How to Love a Vulnerable Friend: Responding to the 'Transgendered'
Previously published on October 8th, 2018
First, thank you for your commitment to your friend. Sometimes devout, energized persons like you can help prevent an already vulnerable soul from doing further injury. I realize your friend is on the verge of doing just that by pursuing gender reassignment surgery.
Gender is not a product of the mind; it is a fact of our birth. To be sure, your friend has a deep conflict with his or her true gender self, for which one must only be compassionate. Such compassion flows from the truth. Your friend has a gender self, and to be at odds with that truth is a serious affliction. Your advocacy may help him or her to begin to resolve this identity confusion in the right way.
Your friend is not hearing the truth today, only pretty lies. To paraphrase Dr. Paul McHugh, the idea that gender is a matter of choice remains unquestioned in our culture and is utterly without scientific foundation. Studies reveal that despite terrific costs to all family members, gender reassignment surgery does not result in happiness but the same or worse mental health conditions than existed before the surgery, including drug addictions, psychotic disorders, and the risk of suicide.

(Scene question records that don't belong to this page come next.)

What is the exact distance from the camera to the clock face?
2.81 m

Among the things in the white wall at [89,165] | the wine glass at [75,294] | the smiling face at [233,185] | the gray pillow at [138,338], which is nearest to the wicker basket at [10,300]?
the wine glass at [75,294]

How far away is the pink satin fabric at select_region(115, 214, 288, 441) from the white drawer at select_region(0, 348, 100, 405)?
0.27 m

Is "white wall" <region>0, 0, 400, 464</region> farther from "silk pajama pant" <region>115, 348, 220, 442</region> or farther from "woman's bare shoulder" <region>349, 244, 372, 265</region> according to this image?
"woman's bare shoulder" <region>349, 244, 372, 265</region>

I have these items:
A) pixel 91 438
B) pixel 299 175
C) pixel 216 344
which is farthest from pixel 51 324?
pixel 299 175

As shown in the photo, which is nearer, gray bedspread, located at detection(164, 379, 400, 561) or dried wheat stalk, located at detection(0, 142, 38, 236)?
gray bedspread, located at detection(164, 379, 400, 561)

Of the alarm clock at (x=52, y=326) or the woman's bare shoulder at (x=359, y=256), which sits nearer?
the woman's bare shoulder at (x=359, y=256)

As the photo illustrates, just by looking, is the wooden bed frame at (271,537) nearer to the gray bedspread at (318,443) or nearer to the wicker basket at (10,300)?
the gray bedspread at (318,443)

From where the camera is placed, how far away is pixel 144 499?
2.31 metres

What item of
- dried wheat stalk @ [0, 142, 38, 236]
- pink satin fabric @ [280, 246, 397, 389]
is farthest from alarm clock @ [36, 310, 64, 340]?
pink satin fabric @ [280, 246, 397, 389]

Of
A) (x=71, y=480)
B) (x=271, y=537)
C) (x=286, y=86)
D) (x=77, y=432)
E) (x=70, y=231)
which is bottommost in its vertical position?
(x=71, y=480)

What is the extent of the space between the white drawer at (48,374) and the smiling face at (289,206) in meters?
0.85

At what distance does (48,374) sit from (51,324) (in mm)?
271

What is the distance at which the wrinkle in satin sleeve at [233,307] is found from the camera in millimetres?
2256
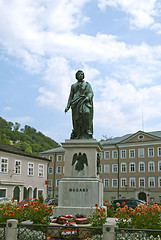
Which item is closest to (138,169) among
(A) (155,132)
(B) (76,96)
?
(A) (155,132)

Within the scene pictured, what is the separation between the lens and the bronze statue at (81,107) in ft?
38.8

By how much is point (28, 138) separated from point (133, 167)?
80.9 metres

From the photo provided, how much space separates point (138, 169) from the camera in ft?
184

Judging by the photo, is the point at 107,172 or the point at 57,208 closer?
the point at 57,208

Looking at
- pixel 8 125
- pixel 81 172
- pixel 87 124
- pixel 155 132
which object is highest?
pixel 8 125

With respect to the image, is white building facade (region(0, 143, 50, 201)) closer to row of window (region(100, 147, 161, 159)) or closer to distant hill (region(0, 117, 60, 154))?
row of window (region(100, 147, 161, 159))

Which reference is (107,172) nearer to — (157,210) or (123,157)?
(123,157)

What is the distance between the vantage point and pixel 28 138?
130m

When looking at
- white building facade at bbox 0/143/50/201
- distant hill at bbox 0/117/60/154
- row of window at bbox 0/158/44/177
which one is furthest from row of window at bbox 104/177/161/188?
distant hill at bbox 0/117/60/154

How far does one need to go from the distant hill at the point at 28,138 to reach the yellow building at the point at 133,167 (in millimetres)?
56683

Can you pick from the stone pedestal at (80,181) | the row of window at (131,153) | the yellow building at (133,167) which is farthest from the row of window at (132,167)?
the stone pedestal at (80,181)

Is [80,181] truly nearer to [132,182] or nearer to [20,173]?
[20,173]

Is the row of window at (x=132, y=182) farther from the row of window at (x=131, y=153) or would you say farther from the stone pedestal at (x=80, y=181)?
the stone pedestal at (x=80, y=181)

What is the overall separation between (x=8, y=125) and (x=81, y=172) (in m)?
142
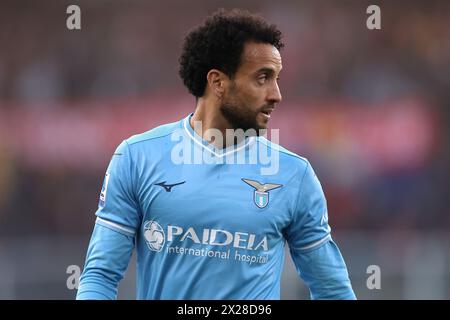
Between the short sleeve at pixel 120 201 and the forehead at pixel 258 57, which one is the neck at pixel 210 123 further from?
the short sleeve at pixel 120 201

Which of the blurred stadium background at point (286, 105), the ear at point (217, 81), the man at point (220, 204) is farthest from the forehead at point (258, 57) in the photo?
the blurred stadium background at point (286, 105)

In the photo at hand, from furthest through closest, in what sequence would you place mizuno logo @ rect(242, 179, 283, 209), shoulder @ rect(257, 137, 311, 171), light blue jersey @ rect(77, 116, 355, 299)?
1. shoulder @ rect(257, 137, 311, 171)
2. mizuno logo @ rect(242, 179, 283, 209)
3. light blue jersey @ rect(77, 116, 355, 299)

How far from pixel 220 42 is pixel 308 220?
3.14 feet

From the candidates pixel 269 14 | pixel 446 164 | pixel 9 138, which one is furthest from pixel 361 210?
pixel 9 138

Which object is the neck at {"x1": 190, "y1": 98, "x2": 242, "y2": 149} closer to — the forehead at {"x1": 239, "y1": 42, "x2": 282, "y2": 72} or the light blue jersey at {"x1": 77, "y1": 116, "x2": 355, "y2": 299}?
the light blue jersey at {"x1": 77, "y1": 116, "x2": 355, "y2": 299}

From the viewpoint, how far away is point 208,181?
4227 mm

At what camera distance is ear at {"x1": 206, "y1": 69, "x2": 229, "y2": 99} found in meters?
4.39

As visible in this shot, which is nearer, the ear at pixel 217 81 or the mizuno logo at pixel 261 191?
the mizuno logo at pixel 261 191

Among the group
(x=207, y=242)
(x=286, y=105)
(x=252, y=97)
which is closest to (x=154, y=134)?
(x=252, y=97)

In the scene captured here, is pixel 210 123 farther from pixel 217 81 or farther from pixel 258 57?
pixel 258 57

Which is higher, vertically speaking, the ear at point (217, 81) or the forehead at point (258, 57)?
the forehead at point (258, 57)

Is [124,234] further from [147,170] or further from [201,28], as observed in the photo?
[201,28]

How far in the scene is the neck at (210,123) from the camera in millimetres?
4363

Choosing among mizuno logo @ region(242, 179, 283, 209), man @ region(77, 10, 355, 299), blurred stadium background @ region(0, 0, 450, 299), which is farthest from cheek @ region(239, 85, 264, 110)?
blurred stadium background @ region(0, 0, 450, 299)
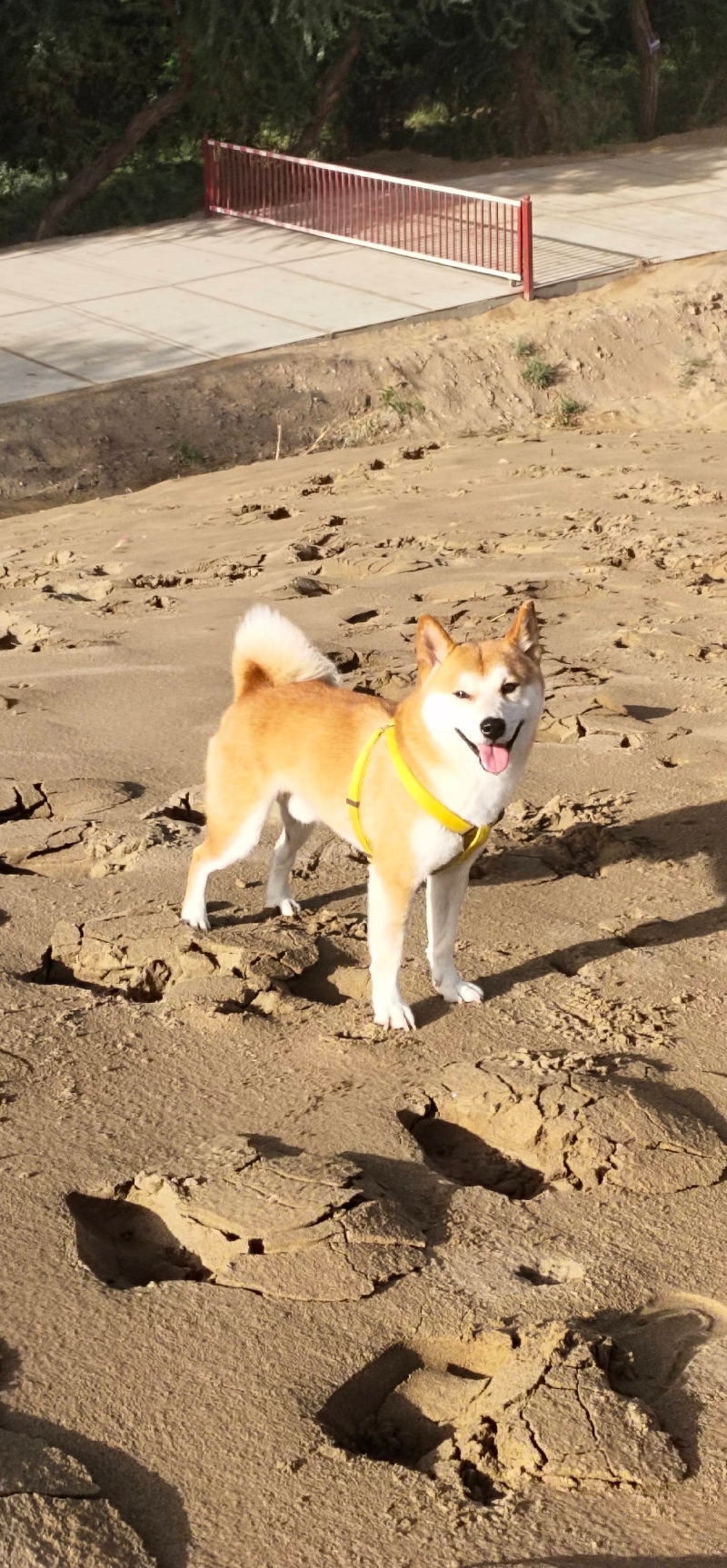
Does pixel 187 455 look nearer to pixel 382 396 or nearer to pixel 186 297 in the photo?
pixel 382 396

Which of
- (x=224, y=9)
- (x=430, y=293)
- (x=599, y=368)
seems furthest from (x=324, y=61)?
(x=599, y=368)

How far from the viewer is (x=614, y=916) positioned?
536 centimetres

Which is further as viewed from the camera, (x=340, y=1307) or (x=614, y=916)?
(x=614, y=916)

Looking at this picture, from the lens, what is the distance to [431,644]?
4.46m

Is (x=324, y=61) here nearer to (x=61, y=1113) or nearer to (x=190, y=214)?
(x=190, y=214)

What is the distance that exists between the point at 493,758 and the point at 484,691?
0.19m

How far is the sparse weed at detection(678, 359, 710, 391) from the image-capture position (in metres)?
14.1

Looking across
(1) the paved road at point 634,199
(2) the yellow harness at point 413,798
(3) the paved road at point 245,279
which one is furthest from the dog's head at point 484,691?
(1) the paved road at point 634,199

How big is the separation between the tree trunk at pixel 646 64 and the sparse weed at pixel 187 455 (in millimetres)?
15532

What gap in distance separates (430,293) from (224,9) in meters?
6.41

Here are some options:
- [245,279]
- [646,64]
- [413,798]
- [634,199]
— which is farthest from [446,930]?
[646,64]

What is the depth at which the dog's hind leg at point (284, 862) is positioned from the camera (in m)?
5.38

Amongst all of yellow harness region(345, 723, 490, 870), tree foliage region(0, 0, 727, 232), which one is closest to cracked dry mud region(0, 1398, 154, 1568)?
yellow harness region(345, 723, 490, 870)

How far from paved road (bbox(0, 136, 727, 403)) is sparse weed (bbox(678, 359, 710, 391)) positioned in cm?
228
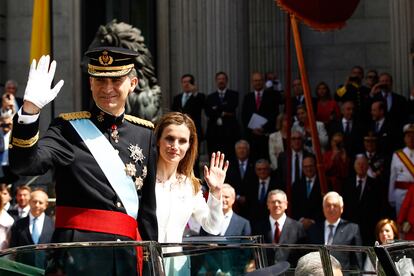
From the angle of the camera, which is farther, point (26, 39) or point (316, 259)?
point (26, 39)

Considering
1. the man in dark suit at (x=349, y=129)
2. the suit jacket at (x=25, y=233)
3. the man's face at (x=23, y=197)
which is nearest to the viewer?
the suit jacket at (x=25, y=233)

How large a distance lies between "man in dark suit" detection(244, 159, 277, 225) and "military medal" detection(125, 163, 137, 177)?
6.71 meters

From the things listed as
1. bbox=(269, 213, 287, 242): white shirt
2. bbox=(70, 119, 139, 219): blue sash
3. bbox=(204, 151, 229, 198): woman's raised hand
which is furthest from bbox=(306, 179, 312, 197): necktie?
bbox=(70, 119, 139, 219): blue sash

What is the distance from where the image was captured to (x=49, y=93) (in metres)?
5.43

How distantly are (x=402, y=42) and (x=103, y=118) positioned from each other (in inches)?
422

Your friend is vulnerable to robbers and needs understanding and inspired care. This is a person who looks in the mirror and hates the reflection. He or she believes that self-acceptance lies in becoming the other gender. Wrong. I have worked with several persons whose ‘fantasy gender selves’ arose in response to profound distress. Their fantasy selves became their prison. It is a joyful labor of love to accompany the gender afflicted out of unreality and into the truth of their real selves.
Spiritual and emotional intervention makes sense. Why? We cannot change our genders. Guess what? Bruce Jenner is still a man! The only real choice we have is to make peace with the gender of our birth. Nevertheless, we must recognize that our sexual identities (the psychological adjustment we make to our gender) are subject to profound frustration. We may feel chronically inadequate to master certain ‘gender’ tasks or experience repulsion over one’s body type combined with a persistent desire to have different body traits.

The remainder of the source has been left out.